If only it was so easy to get revenge on the Scottish midge.

Saturday, July 07, 2007

Ayrshire agate

This banded agate was found on the south Ayrshire coast under the cliffs on which Culzean Castle stands. Agates form as nodules within cooling lava. As the lava weathers the nodules are released and get broken open by wave action. They are also found on Ayrshire's raised beaches which are used to grow Ayrshire potatoes. Hunters of the semi precious stones will often follow the tractors which plough the fields.

Friday, July 06, 2007

Tuesday, July 03, 2007

Tiderace Seakayaks.

Tiderace Seakayaks is a new name on the UK sea kayaking scene. Aled Williams (formerly of Rockpool kayaks and designer of the delectable Alaw and Alaw Bach) has decided to rename his new company (formerly known as In-Uit Kayaks) in respect of the tradition and culture of the Inuit people who come from the Arctic territories of Alaska, Canada and Greenland. Michael, who has spent a great deal of time with these people, has already drawn attention to the appropriateness of the name. I am sure Aled chose the name out of respect to the Inuit origins of our sport. I am equally sure that Aled has made the correct and sensitive decision to rename the company.

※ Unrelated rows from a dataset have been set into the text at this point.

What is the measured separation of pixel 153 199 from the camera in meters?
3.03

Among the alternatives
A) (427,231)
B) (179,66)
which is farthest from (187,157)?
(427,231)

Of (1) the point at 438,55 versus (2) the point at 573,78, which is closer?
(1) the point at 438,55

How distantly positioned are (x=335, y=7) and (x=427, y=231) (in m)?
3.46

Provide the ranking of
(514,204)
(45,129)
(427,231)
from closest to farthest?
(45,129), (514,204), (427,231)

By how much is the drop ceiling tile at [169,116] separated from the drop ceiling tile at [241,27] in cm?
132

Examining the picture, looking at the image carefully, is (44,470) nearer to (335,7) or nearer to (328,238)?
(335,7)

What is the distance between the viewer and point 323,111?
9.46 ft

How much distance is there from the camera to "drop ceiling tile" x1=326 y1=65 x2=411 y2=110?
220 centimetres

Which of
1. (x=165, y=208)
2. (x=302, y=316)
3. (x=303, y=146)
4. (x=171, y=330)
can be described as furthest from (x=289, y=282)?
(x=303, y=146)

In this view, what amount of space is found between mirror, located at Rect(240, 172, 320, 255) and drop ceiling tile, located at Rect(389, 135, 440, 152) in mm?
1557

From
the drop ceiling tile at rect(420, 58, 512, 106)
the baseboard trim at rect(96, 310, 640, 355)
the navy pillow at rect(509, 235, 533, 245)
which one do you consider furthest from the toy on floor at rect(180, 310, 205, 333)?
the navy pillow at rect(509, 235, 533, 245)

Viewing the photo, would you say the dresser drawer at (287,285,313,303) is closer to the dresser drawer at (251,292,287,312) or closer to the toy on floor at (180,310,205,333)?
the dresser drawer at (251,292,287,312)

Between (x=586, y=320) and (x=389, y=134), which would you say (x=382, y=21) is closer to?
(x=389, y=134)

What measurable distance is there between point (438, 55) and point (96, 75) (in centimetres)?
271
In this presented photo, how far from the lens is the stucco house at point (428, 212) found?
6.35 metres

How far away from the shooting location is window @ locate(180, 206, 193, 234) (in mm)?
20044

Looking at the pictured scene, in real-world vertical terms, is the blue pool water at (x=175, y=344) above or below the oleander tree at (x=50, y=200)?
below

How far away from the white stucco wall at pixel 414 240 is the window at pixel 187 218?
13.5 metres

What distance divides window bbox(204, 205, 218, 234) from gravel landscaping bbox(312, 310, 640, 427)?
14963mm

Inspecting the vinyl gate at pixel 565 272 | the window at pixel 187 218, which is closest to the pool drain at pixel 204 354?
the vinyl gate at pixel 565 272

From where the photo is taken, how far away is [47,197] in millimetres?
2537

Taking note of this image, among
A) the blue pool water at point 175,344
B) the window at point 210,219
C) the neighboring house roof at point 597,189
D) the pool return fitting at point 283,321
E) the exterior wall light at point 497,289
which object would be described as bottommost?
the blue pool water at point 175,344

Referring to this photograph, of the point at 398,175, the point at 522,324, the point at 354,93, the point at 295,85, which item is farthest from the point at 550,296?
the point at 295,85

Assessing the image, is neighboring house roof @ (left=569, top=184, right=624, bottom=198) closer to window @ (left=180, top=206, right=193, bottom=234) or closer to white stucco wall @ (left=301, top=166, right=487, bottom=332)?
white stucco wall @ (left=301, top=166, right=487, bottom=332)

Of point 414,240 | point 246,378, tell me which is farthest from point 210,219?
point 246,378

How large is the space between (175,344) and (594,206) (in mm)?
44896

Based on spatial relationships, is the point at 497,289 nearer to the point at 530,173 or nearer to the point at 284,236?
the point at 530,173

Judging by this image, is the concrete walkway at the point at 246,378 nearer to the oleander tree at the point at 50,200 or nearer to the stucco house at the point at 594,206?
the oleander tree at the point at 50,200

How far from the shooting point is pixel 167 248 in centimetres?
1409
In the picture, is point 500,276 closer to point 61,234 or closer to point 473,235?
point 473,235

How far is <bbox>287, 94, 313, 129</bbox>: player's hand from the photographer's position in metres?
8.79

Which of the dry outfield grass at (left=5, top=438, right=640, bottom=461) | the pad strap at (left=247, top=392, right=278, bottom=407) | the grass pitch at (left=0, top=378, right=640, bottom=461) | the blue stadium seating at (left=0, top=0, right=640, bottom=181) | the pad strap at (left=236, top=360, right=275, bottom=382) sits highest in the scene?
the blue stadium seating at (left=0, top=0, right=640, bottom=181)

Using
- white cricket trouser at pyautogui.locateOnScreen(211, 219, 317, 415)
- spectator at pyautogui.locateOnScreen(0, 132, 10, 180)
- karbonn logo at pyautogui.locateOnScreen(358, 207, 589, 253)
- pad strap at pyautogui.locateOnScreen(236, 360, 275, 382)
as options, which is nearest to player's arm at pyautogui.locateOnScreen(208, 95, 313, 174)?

I like the name Tiderace and here is Kenny paddling an Aled designed boat in a tide race: the Cuan Sound.

Monday, July 02, 2007

Sunday, July 01, 2007

Crossing to Scarba

Leaving the fertile grassy slopes of the

Garvellachs, we headed south east for Scarba. It is a barren and rocky isle with few places to land. We stopped here for a second luncheon whilst we waited for a favourable tide in the Corryvreckan. In this view the Garvellachs can be seen in the middle distance with Mull beyond.

The GPS track of our route.

From the Garvellachs the horizon to the south east is blocked by Scarba on the left and Jura on the right. From this distance the Gulf of Corryvreckan, which lies between, them looks like a sheltered sea loch.

There is a raised beach on top of a line of cliffs which surround most of Scarba's coast. This means that even if you can find a landing spot, access to the interior is barred by the cliffs. No wonder the 5th century monks chose the Garvellachs!